[Work to be completed]:
Please repeat all of the lines that follow, exactly as written.

*** Supplied material

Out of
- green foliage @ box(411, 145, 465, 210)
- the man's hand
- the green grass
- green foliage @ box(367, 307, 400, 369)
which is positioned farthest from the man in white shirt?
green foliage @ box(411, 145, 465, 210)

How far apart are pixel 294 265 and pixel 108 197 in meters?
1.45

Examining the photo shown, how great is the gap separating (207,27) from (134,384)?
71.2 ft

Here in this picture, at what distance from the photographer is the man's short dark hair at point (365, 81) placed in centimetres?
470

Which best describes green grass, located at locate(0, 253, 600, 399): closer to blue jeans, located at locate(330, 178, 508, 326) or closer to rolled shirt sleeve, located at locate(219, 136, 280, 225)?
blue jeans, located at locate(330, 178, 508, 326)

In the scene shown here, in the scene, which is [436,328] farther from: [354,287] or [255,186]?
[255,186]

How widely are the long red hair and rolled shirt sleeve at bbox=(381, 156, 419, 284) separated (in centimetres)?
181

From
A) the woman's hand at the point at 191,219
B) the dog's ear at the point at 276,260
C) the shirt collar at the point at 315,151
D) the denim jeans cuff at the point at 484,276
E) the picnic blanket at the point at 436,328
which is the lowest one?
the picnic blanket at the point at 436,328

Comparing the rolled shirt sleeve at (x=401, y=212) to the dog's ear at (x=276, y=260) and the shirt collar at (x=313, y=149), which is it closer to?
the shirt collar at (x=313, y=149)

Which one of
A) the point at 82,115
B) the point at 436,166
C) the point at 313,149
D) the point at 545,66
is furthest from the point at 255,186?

******

[Written reply]:
Out of
- green foliage @ box(411, 145, 465, 210)
- the man's hand
- the green grass
- green foliage @ box(367, 307, 400, 369)
which is positioned farthest from the man in white shirt?
green foliage @ box(411, 145, 465, 210)

How far apart are pixel 294 265 and pixel 108 197 in meters?
1.45

Examining the photo shown, how great is the gap separating (207,27) from (134,384)?
71.2 ft

Here in this picture, at what distance from the photographer is the man's short dark hair at point (365, 81) placed in centimetres?
470

Which best describes green grass, located at locate(0, 253, 600, 399): closer to blue jeans, located at locate(330, 178, 508, 326) or closer to rolled shirt sleeve, located at locate(219, 136, 280, 225)?
blue jeans, located at locate(330, 178, 508, 326)

In the scene shown here, in the scene, which is [436,328] farther from: [354,287] or [255,186]?
[255,186]

How widely are the long red hair and rolled shirt sleeve at bbox=(381, 156, 419, 284) separated (in centimetres)?
181

From
A) the woman's hand at the point at 191,219
B) the dog's ear at the point at 276,260
C) the shirt collar at the point at 315,151
D) the denim jeans cuff at the point at 484,276
E) the picnic blanket at the point at 436,328
which is the lowest one?
the picnic blanket at the point at 436,328

Comparing the rolled shirt sleeve at (x=401, y=212) to the dog's ear at (x=276, y=260) and the shirt collar at (x=313, y=149), which is it closer to?
the shirt collar at (x=313, y=149)

Which one of
A) the point at 82,115
B) the point at 436,166
C) the point at 313,149
D) the point at 545,66
is furthest from the point at 255,186?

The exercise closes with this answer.